Santa Catarina e Paraná também registram baixa liquidez
Em Santa Catarina, o mercado segue lento e diretamente dependente do desempenho das vendas de farinha. As ofertas de trigo provenientes do Paraná e do Rio Grande do Sul avançaram para cerca de R$ 1.400 por tonelada FOB, enquanto o produto catarinense gira próximo de R$ 1.300 FOB.
No mercado de balcão, os preços permaneceram estáveis em algumas regiões, com altas pontuais em municípios como Chapecó, Joaçaba e Canoinhas.
Já no Paraná, a comercialização também ocorre em ritmo reduzido. Os moinhos trabalham com indicações entre R$ 1.370 e R$ 1.430 CIF para entregas em junho, enquanto vendedores seguem pedindo valores mais elevados. Para a safra nova, as ofertas de compra variam entre R$ 1.320 e R$ 1.350 FOB para entrega em setembro.
Chicago recua com expectativa de maior oferta global
No cenário internacional, o trigo opera em baixa na Bolsa de Chicago (CBOT), pressionado por expectativas de maior oferta global e condições favoráveis das lavouras de inverno nos Estados Unidos.
Por volta das 9h40 (horário de Brasília), os contratos futuros registravam quedas generalizadas: o vencimento maio/26 era negociado a US$ 5,97/bu, com recuo de 8 pontos; julho/26 a US$ 6,10/bu, queda de 6 pontos; setembro/26 a US$ 6,25/bu, baixa de 7 pontos; e dezembro/26 a US$ 6,47/bu, também com desvalorização de 7 pontos.
Além disso, o mercado internacional segue pressionado pela forte competitividade do trigo russo e de países da região do Mar Negro, que mantêm ampla oferta no comércio global. A valorização do dólar frente a outras moedas também reduz a competitividade do produto norte-americano nas exportações.
Mercado brasileiro ainda sustentado pela entressafra
Apesar da pressão externa, o mercado doméstico brasileiro segue relativamente sustentado pela oferta restrita típica do período de entressafra. Segundo o Centro de Estudos Avançados em Economia Aplicada (Cepea), os preços do trigo em grão avançaram ao longo de abril devido à baixa disponibilidade e à postura cautelosa dos produtores, que aguardam melhores condições de venda.

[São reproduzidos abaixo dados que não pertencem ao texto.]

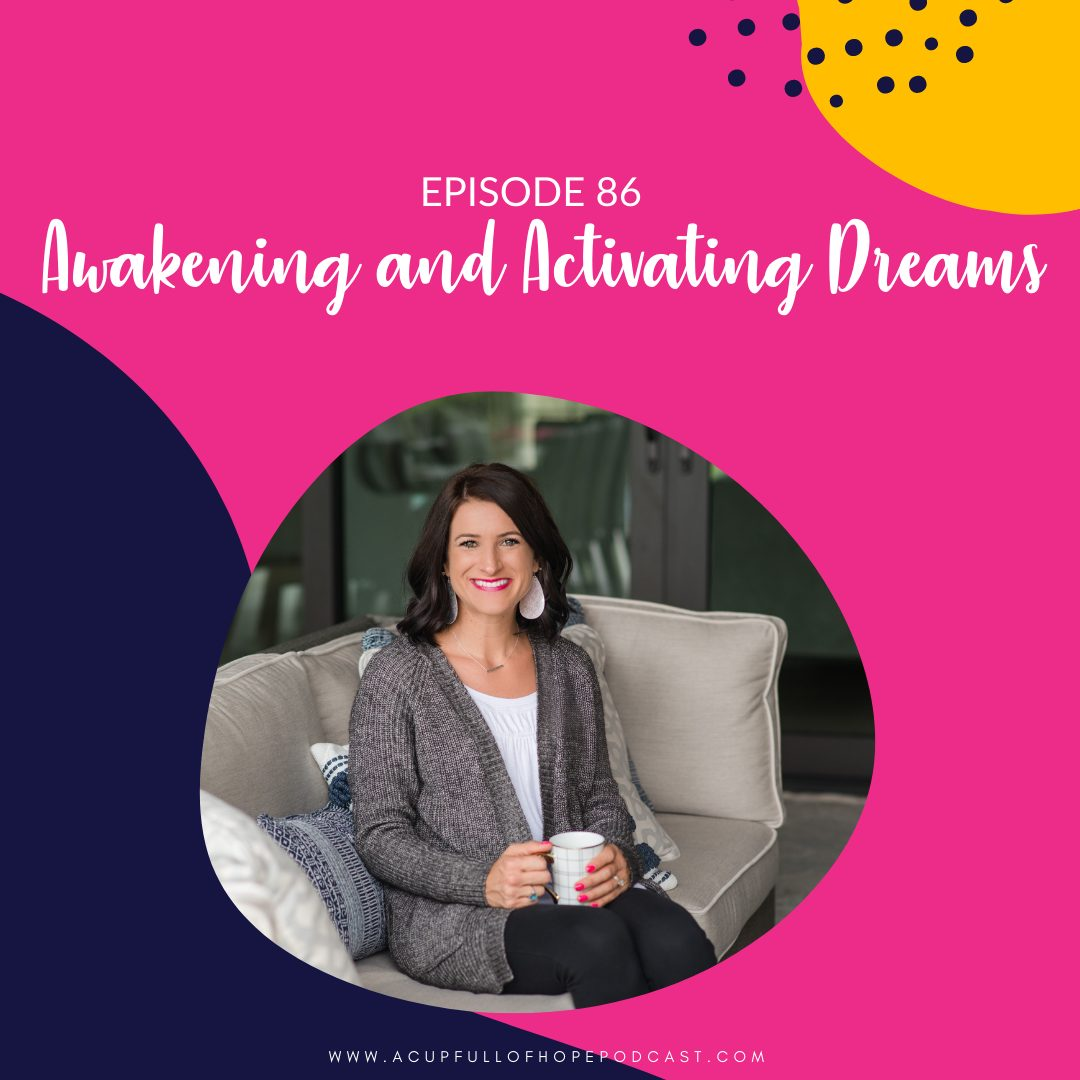 A Cup Full of Hope Podcast - awakening and activating dreams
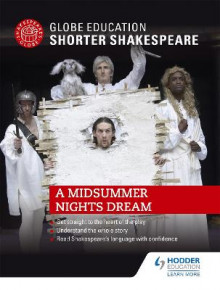 Globe Education Shorter Shakespeare: A Midsummer Night's Dream av Globe Education (Heftet)
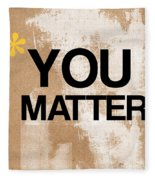 You Matter Fleece Blanket
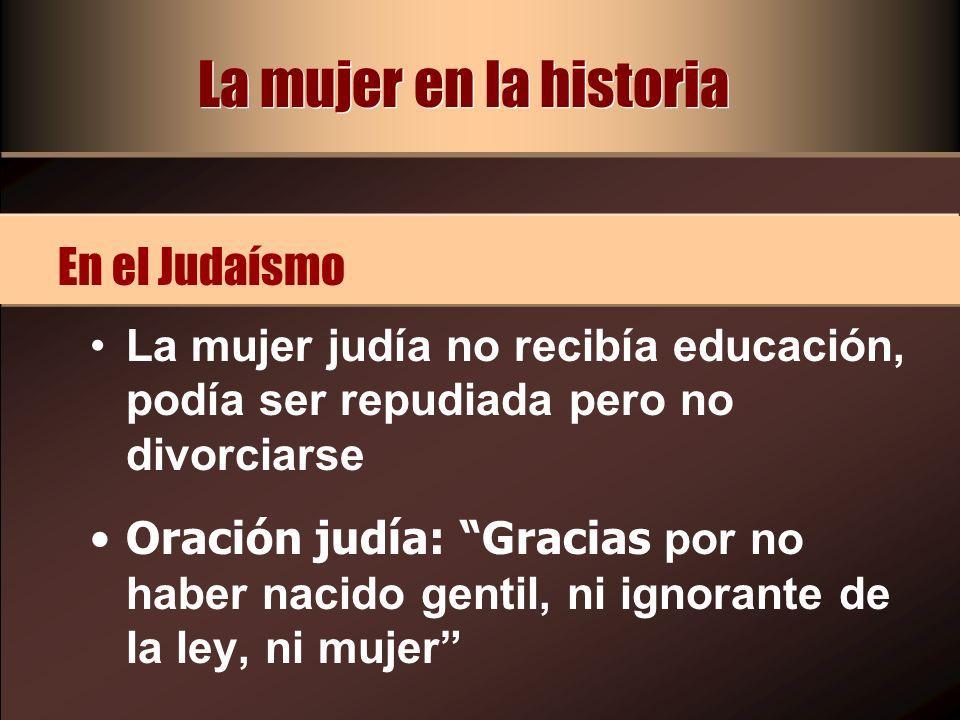 La mujer en la historia La mujer judía no recibía educación, podía ser repudiada pero no divorciarse Oración judía: Gracias por no haber nacido gentil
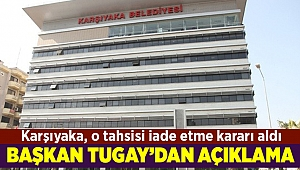 Başkan Tugay, o tahsisi neden iade ettiklerini açıkladı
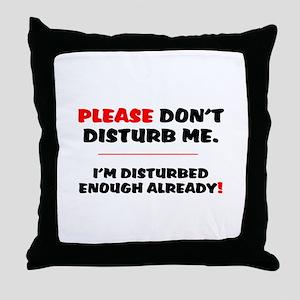 PLEASE DONT DISTURB ME - IM DISTURBED Throw Pillow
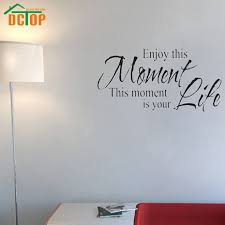 dctop enjoy this moment is your life wall stickers retro phrases dctop enjoy this moment is your life wall stickers retro phrases wallpapers quotes and sayings decals decoration home wall art in wall stickers from home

Compradores com necessidade imediata acabam aceitando valores mais elevados, o que ajuda a sustentar as cotações internas, mesmo diante do cenário internacional negativo.

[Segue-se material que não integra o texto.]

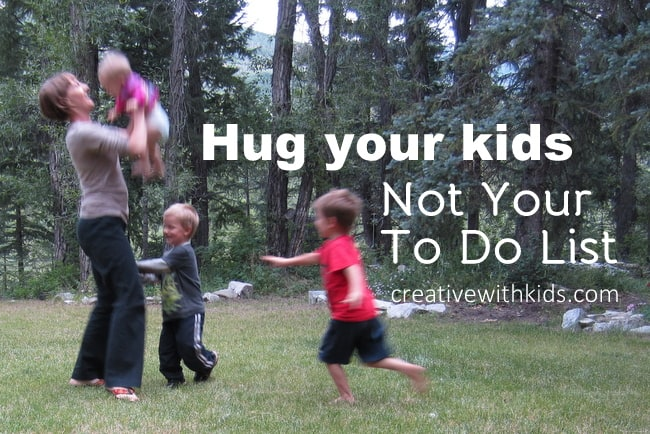 How to Hug Your Kids Instead Of Your To Do List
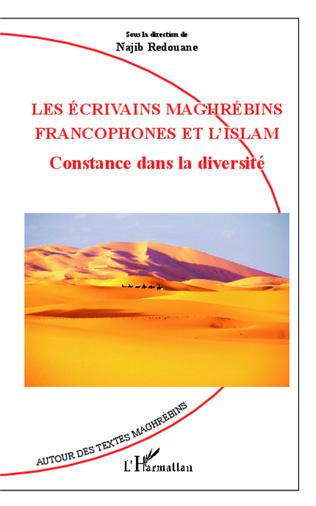 Couverture Les écrivains maghrébins francophones et l'Islam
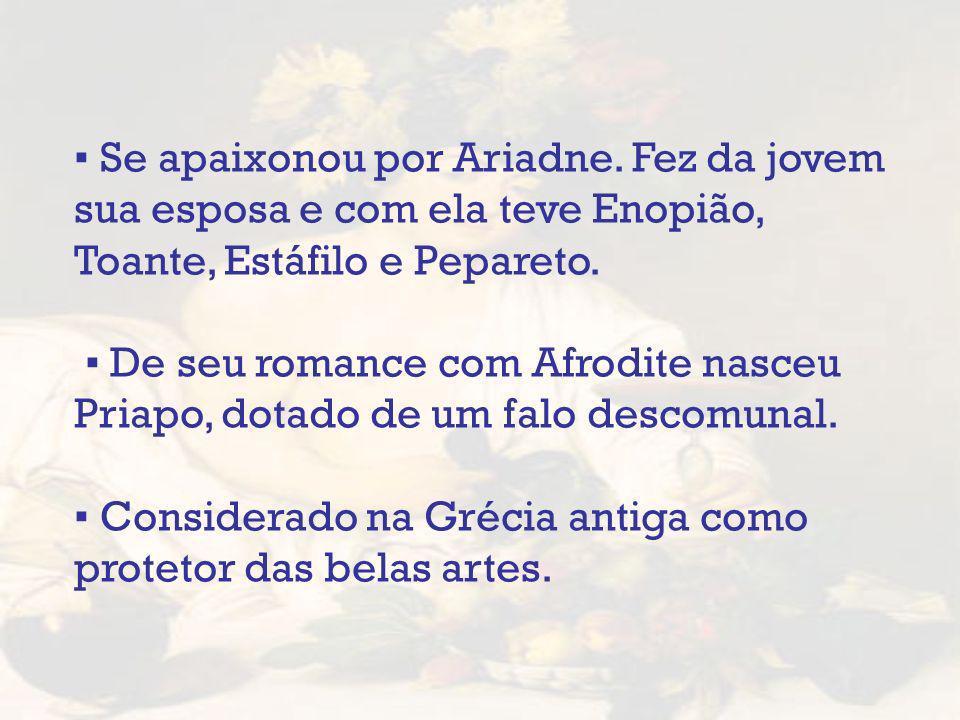 ▪ Se apaixonou por Ariadne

No segmento de derivados, o Cepea aponta pressão sobre o farelo de trigo, influenciado pela demanda mais fraca e pela concorrência com substitutos. Já os preços das farinhas apresentam maior estabilidade nas últimas semanas.
Perspectiva do mercado
O cenário atual indica um mercado de trigo dividido entre a pressão internacional de baixa e a sustentação interna causada pela oferta limitada no Brasil. No curto prazo, analistas apontam que a evolução da nova safra e o comportamento das importações serão determinantes para definir a direção dos preços no país.